[Data provided]
- - - - -

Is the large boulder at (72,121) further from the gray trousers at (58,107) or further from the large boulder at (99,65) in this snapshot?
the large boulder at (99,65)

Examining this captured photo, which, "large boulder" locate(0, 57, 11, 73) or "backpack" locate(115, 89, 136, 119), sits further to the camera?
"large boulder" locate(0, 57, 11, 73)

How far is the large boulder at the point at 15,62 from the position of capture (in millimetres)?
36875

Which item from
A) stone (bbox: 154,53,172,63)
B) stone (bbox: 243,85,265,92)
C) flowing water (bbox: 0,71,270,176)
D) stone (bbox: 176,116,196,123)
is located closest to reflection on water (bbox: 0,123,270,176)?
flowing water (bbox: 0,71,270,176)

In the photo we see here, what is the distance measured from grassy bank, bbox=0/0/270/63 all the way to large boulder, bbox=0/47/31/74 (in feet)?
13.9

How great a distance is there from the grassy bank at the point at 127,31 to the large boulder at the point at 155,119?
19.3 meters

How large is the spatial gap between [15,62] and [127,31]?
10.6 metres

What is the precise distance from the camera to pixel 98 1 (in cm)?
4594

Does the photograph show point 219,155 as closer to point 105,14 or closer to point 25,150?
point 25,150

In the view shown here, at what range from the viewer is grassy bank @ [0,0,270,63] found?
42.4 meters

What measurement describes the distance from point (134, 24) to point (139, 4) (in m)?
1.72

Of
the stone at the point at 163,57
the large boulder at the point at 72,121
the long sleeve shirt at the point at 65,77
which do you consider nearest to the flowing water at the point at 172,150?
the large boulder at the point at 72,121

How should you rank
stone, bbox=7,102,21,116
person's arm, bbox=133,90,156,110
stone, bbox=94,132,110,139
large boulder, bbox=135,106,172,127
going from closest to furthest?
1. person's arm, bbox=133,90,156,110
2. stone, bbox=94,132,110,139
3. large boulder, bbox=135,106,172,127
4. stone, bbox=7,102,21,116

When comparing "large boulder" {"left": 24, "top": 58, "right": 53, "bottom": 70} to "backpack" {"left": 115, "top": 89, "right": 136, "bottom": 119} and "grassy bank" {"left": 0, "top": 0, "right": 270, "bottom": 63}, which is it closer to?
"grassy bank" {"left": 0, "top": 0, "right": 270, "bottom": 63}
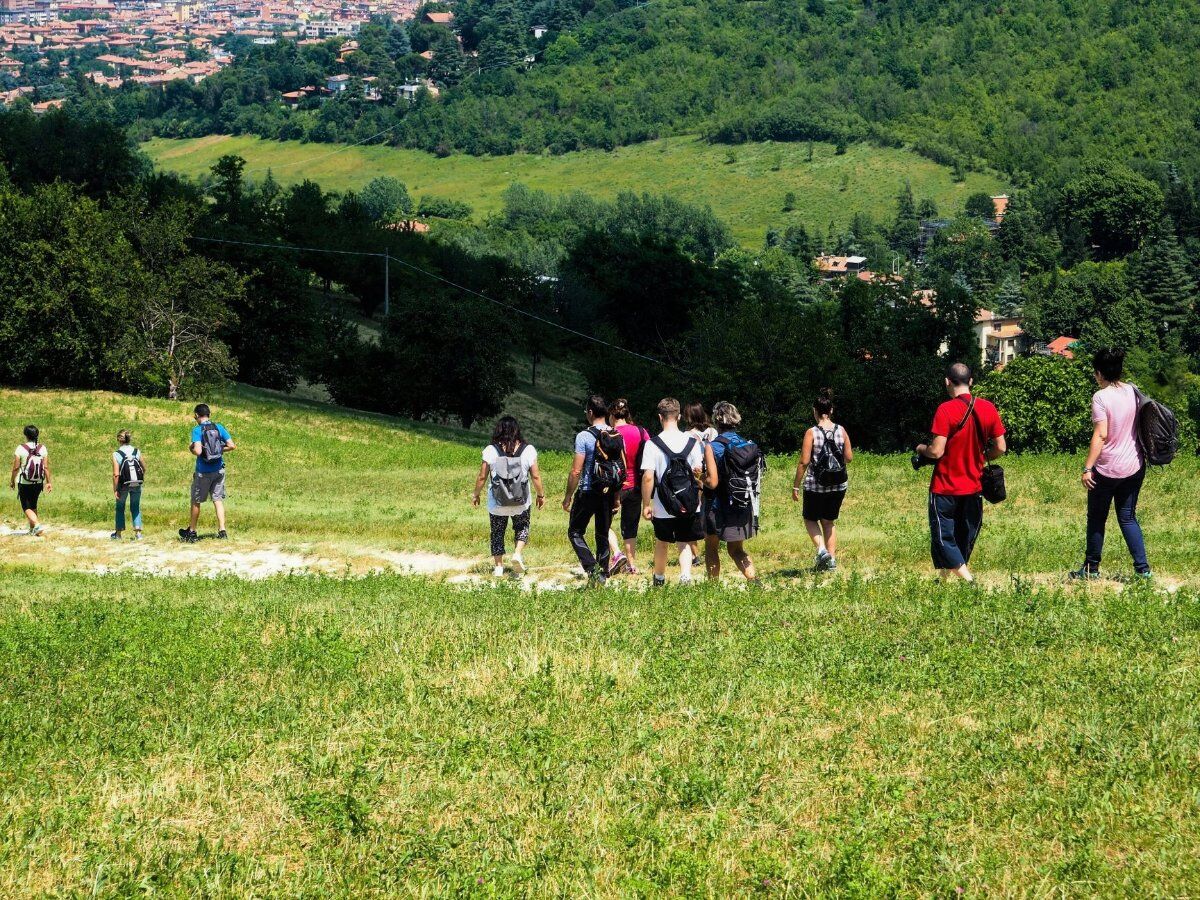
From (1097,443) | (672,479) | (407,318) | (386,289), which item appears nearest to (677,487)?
(672,479)

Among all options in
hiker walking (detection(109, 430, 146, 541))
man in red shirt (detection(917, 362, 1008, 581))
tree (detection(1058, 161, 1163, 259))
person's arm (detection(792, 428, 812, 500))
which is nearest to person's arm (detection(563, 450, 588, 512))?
person's arm (detection(792, 428, 812, 500))

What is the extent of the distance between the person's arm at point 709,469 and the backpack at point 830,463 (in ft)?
5.12

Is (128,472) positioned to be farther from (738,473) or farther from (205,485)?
(738,473)

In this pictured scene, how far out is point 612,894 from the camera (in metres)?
6.14

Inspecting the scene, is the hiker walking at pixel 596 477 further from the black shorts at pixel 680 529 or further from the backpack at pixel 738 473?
the backpack at pixel 738 473

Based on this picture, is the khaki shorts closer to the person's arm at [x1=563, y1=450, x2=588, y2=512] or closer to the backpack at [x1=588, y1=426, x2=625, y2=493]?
the person's arm at [x1=563, y1=450, x2=588, y2=512]

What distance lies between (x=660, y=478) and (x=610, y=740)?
210 inches

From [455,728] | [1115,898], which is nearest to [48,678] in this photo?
[455,728]

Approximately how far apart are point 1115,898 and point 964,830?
0.84 metres

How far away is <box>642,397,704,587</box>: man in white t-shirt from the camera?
12875 millimetres

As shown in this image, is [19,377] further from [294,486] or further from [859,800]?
[859,800]

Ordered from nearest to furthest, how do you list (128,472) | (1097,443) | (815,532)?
(1097,443) < (815,532) < (128,472)

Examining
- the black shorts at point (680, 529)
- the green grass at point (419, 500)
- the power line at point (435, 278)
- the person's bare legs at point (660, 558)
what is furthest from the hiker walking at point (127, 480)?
the power line at point (435, 278)

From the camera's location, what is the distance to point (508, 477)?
1488 centimetres
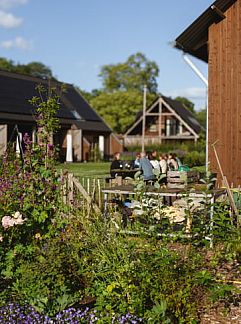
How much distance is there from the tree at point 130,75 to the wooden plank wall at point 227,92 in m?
78.8

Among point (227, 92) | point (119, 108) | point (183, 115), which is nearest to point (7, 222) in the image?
point (227, 92)

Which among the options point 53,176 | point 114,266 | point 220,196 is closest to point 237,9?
point 220,196

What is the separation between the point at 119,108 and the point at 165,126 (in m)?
15.5

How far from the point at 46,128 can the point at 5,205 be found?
121 centimetres

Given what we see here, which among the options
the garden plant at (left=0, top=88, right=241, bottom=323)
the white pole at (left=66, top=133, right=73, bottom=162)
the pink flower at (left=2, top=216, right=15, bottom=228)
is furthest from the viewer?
the white pole at (left=66, top=133, right=73, bottom=162)

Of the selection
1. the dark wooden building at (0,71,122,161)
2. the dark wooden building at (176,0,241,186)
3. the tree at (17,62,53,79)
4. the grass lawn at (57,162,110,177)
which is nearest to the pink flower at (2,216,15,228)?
the dark wooden building at (176,0,241,186)

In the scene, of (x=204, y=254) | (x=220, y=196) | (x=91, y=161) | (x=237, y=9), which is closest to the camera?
(x=204, y=254)

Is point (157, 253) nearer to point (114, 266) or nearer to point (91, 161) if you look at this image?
point (114, 266)

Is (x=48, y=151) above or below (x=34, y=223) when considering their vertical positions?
above

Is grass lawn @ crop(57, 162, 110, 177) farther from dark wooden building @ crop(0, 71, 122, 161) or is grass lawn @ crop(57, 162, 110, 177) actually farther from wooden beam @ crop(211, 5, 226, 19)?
wooden beam @ crop(211, 5, 226, 19)

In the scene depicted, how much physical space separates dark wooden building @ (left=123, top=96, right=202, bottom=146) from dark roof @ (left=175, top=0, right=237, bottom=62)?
40750 mm

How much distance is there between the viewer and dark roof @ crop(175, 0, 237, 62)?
438 inches

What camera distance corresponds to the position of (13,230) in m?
5.38

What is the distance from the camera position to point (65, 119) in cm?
4188
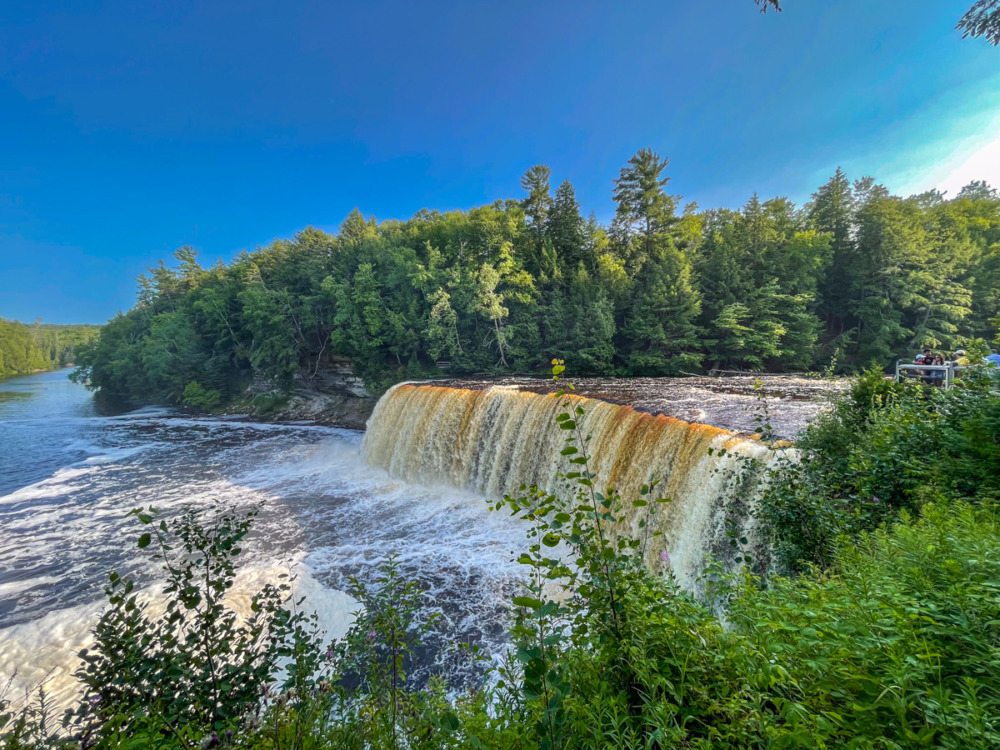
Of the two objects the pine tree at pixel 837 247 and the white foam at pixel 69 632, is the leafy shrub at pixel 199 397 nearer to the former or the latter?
the white foam at pixel 69 632

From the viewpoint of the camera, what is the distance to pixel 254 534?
27.0 ft

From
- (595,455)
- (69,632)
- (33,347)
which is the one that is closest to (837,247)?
(595,455)

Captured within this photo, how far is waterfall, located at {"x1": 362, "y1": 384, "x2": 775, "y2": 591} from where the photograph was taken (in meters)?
5.23

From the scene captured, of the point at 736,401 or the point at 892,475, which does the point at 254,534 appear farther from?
the point at 736,401

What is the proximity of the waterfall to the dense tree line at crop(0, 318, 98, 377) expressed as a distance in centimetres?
6640

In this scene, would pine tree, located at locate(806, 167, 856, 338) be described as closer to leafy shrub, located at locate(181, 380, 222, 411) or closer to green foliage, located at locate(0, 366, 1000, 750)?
green foliage, located at locate(0, 366, 1000, 750)

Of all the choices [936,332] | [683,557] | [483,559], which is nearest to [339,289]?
[483,559]

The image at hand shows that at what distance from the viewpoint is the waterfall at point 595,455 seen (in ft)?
17.2

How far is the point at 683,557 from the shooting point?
5.54 metres

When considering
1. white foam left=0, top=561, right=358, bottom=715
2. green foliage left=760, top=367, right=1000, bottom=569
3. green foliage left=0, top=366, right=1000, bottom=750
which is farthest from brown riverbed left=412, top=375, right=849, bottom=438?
white foam left=0, top=561, right=358, bottom=715

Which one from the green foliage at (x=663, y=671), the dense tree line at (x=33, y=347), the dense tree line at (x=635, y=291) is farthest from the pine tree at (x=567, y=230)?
the dense tree line at (x=33, y=347)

- - - - -

[Problem to solve]
Reproduce, word for word, only the lines from the one that contains "The image at" through the final line.

[Problem solution]
The image at hand shows that at what distance from the viewpoint is the waterfall at point 595,455 seen (in ft)?
17.2

How far is the point at 683,557 from the shooting point?
5.54 metres

When considering
1. white foam left=0, top=561, right=358, bottom=715
2. green foliage left=760, top=367, right=1000, bottom=569
3. green foliage left=0, top=366, right=1000, bottom=750
which is farthest from brown riverbed left=412, top=375, right=849, bottom=438?
white foam left=0, top=561, right=358, bottom=715

Which one from the green foliage at (x=663, y=671), the dense tree line at (x=33, y=347), the dense tree line at (x=635, y=291) is farthest from the pine tree at (x=567, y=230)?
the dense tree line at (x=33, y=347)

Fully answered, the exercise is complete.